- Born: July 24, 1920 New York City, U.S.
- Died: November 21, 2004 (aged 84) New York City, U.S.
- Education: Indiana University Bloomington
- Partner(s): Florence Edelman ​ ​(m. 1942; div. 1974)​ Roslyn Ross
- Children: Arthur Edelman; Susan Bleckner; Joseph Edelman; Ann Korchin;
- Scientific career
- Institutions: Greenpoint Hospital; U.S. Army Medical Corps; Montefiore Medical Center; Peter Bent Brigham Hospital; University of California, San Francisco;

Notes
- Robert V. Levine (nephew)

= Isidore Edelman =

American physician and researcher

Isidore Samuel Edelman (July 24, 1920 - November 21, 2004) was an American physician and researcher. Much of his research was devoted to the study of the distribution of water and electrolytes in the body in healthy and diseased persons. In recognition of his research, he was elected as a member of the National Academy of Sciences in 1973.

==Early life and education==
Isidore Samuel Edelman was born on July 24, 1920, in Brooklyn, New York City. His parents, Abraham and Fanny Edelman, were both Jewish immigrants; his mother arrived from Poland at about fifteen years old, and his father had immigrated from Lithuania at age fifteen or sixteen. He had a brother, Jerome Edelman, and sister, Esther Edelman Levine.
Edelman first attended Brooklyn College before transferring to Indiana University Bloomington, where he received a bachelor's degree in chemistry. He was a member of the Phi Beta Kappa honor society. He was rejected from seventeen medical schools before ultimately returning to Indiana University for medical school, graduating in 1944 with his Doctor of Medicine.

==Career==
After graduating with his MD, he returned to Brooklyn to intern at Greenpoint Hospital. He then served in the U.S. Army Medical Corps from 1945 to 1947, serving in the psychiatry division in Panama. Following his discharge from the Army, he completed his medical residency at Montefiore Medical Center in the Bronx. In 1951, he began working at Peter Bent Brigham Hospital at Harvard Medical School as a fellow of the United States Atomic Energy Commission; working with Francis Daniels Moore, he used deuterium and radioactive isotopes to examine how various diseases changed the distribution of water and electrolytes within the body. After his funding was withdrawn by the Atomic Energy Commission, the American Heart Association made him one of their first established investigators. In 1954 was hired by the University of California, San Francisco. In his laboratory at the San Francisco General Hospital, he continued his research on fluid and sodium distribution in the body, including edema.

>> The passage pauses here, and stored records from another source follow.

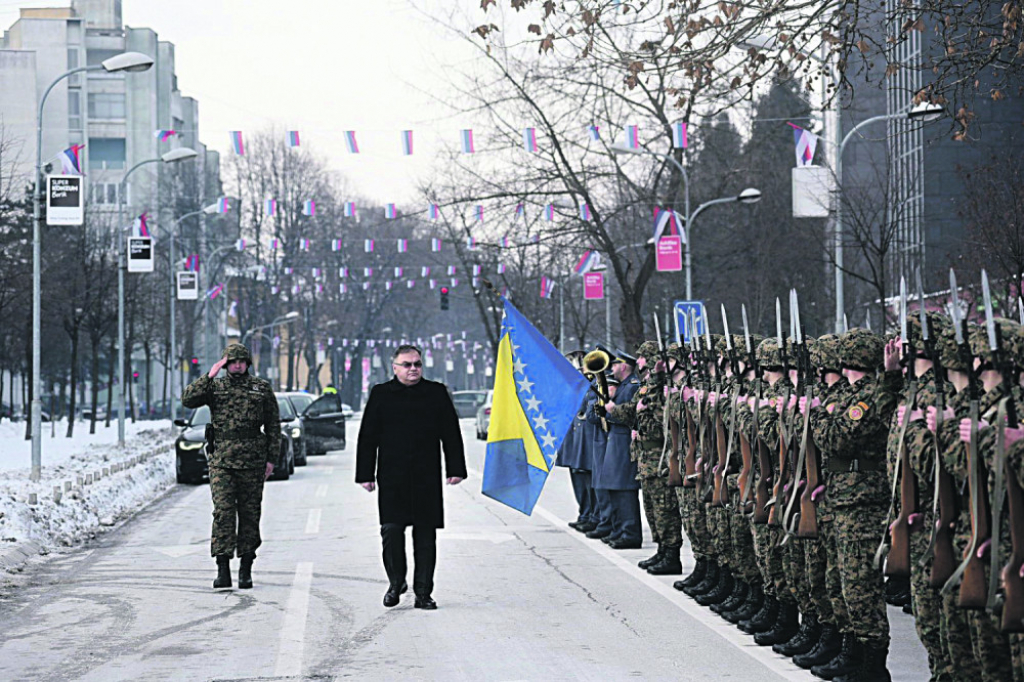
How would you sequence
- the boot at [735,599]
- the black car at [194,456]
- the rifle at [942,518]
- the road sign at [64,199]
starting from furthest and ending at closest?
1. the black car at [194,456]
2. the road sign at [64,199]
3. the boot at [735,599]
4. the rifle at [942,518]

In 1978, he joined Columbia University as the chair of the biochemistry and molecular biophysics department. He succeeded Ernst Knobil as editor of the Annual Review of Physiology in 1979, holding the position until 1982. He became the co-director of Columbia's Human Genome Program in 1991, and in 1995 became director of the genome center. He retained his leadership at the genome center until 2000.

==Awards and honors==
In 1973, he became an elected member of the National Academy of Sciences. In 1996, he was awarded the Robert H. Williams Distinguished Leadership Award from the Endocrine Society. He was awarded the A.N. Richards Award in 1999 from the International Society of Nephrology.

==Personal life and death==
Edelman was friends with several members of the Communist Party USA, with whom he would attend social gatherings. He said he attended two party meetings in 1943 in Indianapolis, and briefly had a subscription to the Daily Worker. He was eventually brought before the House Un-American Activities Committee and asked to name names. Likely as a result of this, the Atomic Energy Commission withdrew his research fellowship and funding. Harvard did not offer a defense of Edelman nor of other faculty accused of anti-American activities. Edelman remained grateful to the American Heart Association for making the politically risky move of offering him funding after he was accused of un-American activities; he requested that charitable donations after his death be made to the AHA.

Edelman was twice married. He and his first wife Florence married in 1942 and had four children together, two sons (including Joseph Edelman) and two daughters. They divorced in 1974 after thirty-two years of marriage. His second marriage was to Roslyn Ross. Idelman died in Manhattan on November 21, 2004, at the age of 84 from gastrointestinal cancer.